GSA graduated 72 students.
First Honor Essayist Yian “Albert” Zhang set the tone for the 90-minute ceremony by describing his younger self’s goals to be an astronaut and then a dictator.
“I was 7 years old and I wanted to become an astronaut,” said Zhang. “They have specially designed and prepared food. This is the first dream I had and when I told adults about it, they gave me a look of admiration and encouragement.”
But, “I learned the stars at night are very far from us,” Zhang said. “So I reevaluated my dream.

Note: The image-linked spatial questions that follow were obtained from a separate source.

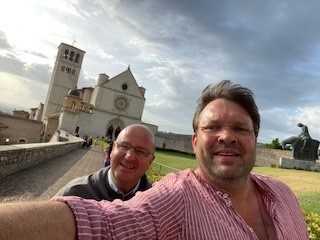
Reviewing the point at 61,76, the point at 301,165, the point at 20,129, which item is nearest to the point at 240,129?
the point at 301,165

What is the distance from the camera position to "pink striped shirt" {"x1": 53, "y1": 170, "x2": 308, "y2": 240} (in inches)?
49.6

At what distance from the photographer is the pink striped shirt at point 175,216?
4.13 feet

Eventually I decided I should not risk my life for astronaut food.”
When Zhang was a bit older, he thought money and power were the most important things in life.
“That’s what gave me my second dream, to become a dictator,” he said.
Zhang said his father told him becoming a dictator is a tough job and you need to work very hard. “I did not notice the sarcastic tone of his voice and took it seriously. My teachers at elementary school praised me but did not know I was planning to become a dictator.
“Finally I found what bad things happened to my dictator pioneers,” he said. “But at least I have developed a good work ethic.”
GSA Headmaster Tim Seeley introduced guest speaker Blue Hill Books owner Samantha Haskell, with whom he does business.
Seeley said when he was in Haskell’s shop recently, he realized he had his own bookseller.
“As a nerd of the very first order, that is a very cool realization to make,” said Seeley. “Then I realized, she knows my deepest interests. I told her I hope booksellers have a code of conduct, which includes strict confidentiality.”
Haskell, class of 2005 graduate, kept the crowd laughing while imparting sage advice.
Haskell apologized to her math teacher for flunking sophomore year algebra then described herself as the owner of a successful business who does her own taxes.
“Just kidding, I could never do my own taxes,” she said.
Haskell offered several pieces of advice for the graduates.
“Life is a long string of small decisions,” said Haskell. People have to make as many as 35,000 decisions in the course of a day, she said. “The reality is you just have to listen to and trust yourself in the moment.
“I also think this means you don’t need to have a dream,” Haskell said. “Of course, if you have a dream of being an astronaut or dictator, go for it. I’d be lying if I said I dreamt of being a bookseller. It’s just good small decisions that got us here.”
Haskell gave the example of sitting in her first GSA band class next to Charlie Sichterman, the son of the former Blue Hill Books owners Mariah Hughs and Nick Sichterman. Haskell and Charlie became fast friends. Nick and Mariah ended up giving Haskell her first job.
“The quality of your relationships will affect the quality of your life,” Haskell said.
“Prioritize the chance to learn directly from someone other than textbooks,” said Haskell.
The bookshop owner offered a final piece of advice.
“In the future, when you go home with someone, if they don’t have good books, don’t stay the night,” Haskell advised.
Editor’s note: This is the first story in an occasional collaboration between The Ellsworth American and the The Weekly Packet.